◆ Your objective
Print, please, exactly the lines from the one with "杭州弘澜科技发展有限公司画册设计" through the final line of the data below, with both ends included and the pictures left out.

◆ Data provided
>>>
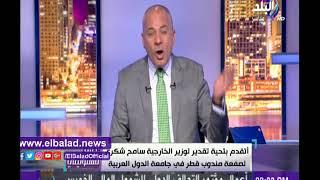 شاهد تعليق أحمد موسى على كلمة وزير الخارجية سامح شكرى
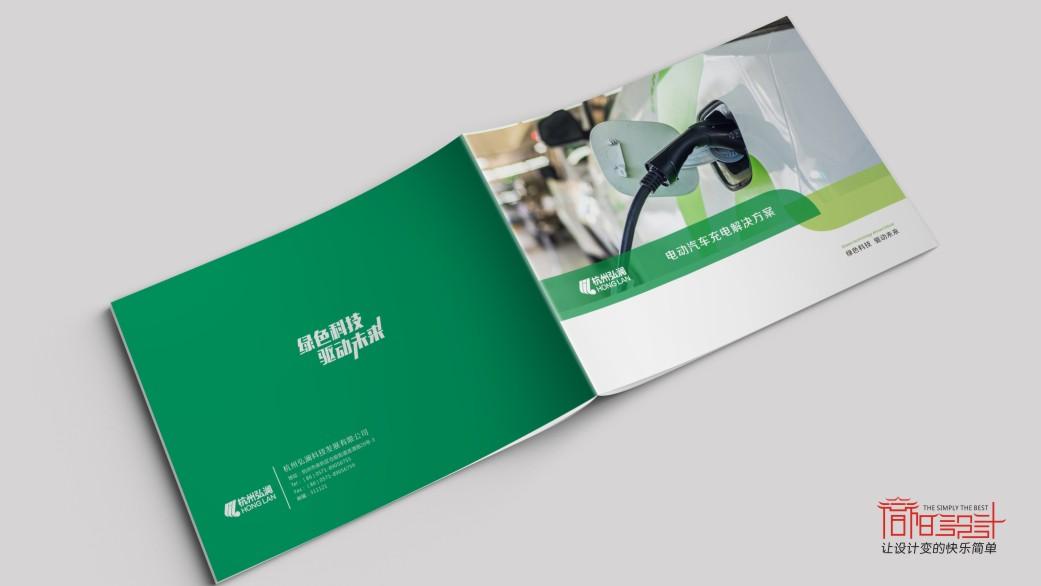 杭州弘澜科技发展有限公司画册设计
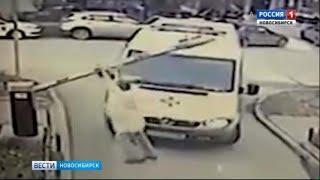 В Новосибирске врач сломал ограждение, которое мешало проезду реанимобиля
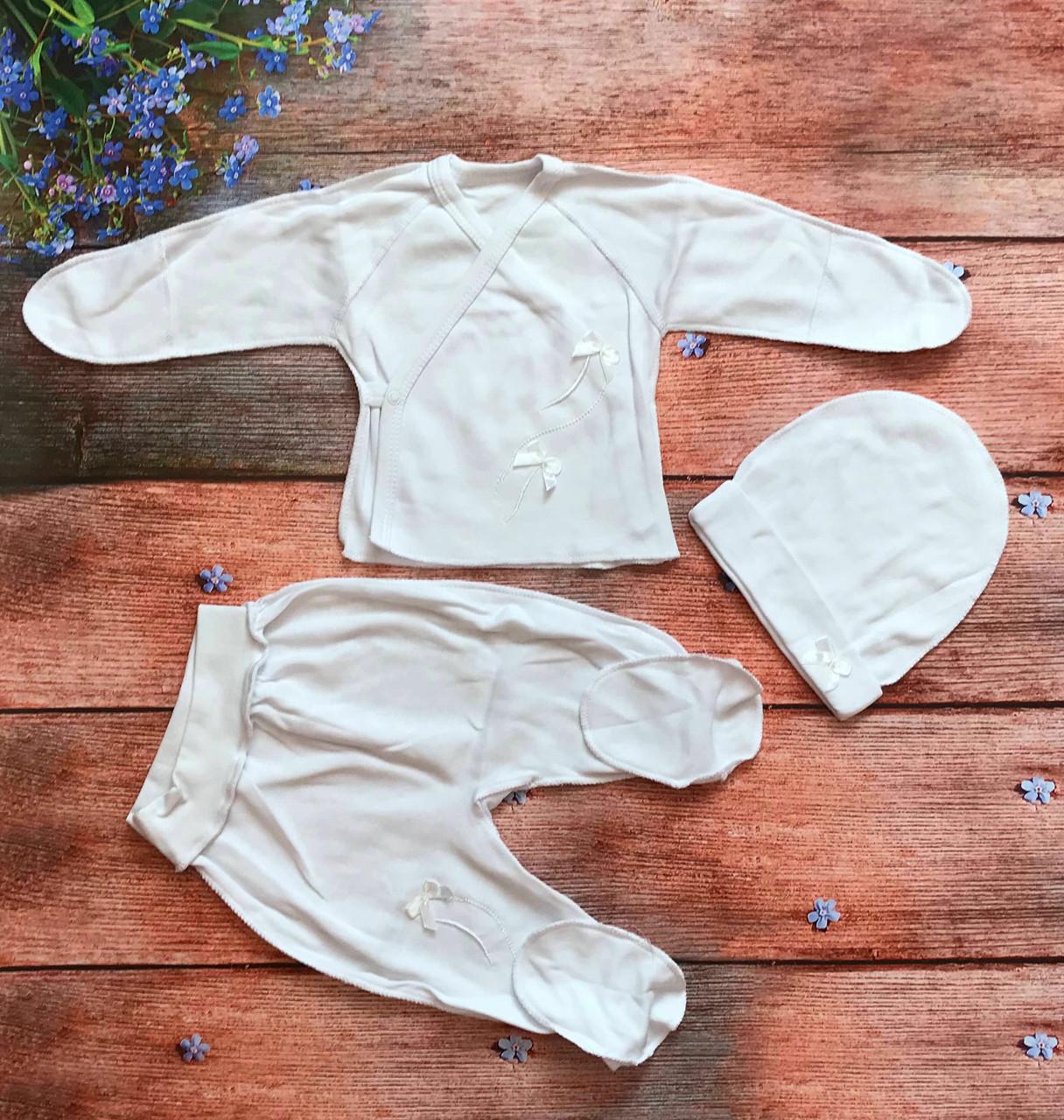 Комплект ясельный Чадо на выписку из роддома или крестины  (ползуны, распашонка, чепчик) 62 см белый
<<<
◆ Answer to this task
 杭州弘澜科技发展有限公司画册设计
 В Новосибирске врач сломал ограждение, которое мешало проезду реанимобиля
 Комплект ясельный Чадо на выписку из роддома или крестины  (ползуны, распашонка, чепчик) 62 см белый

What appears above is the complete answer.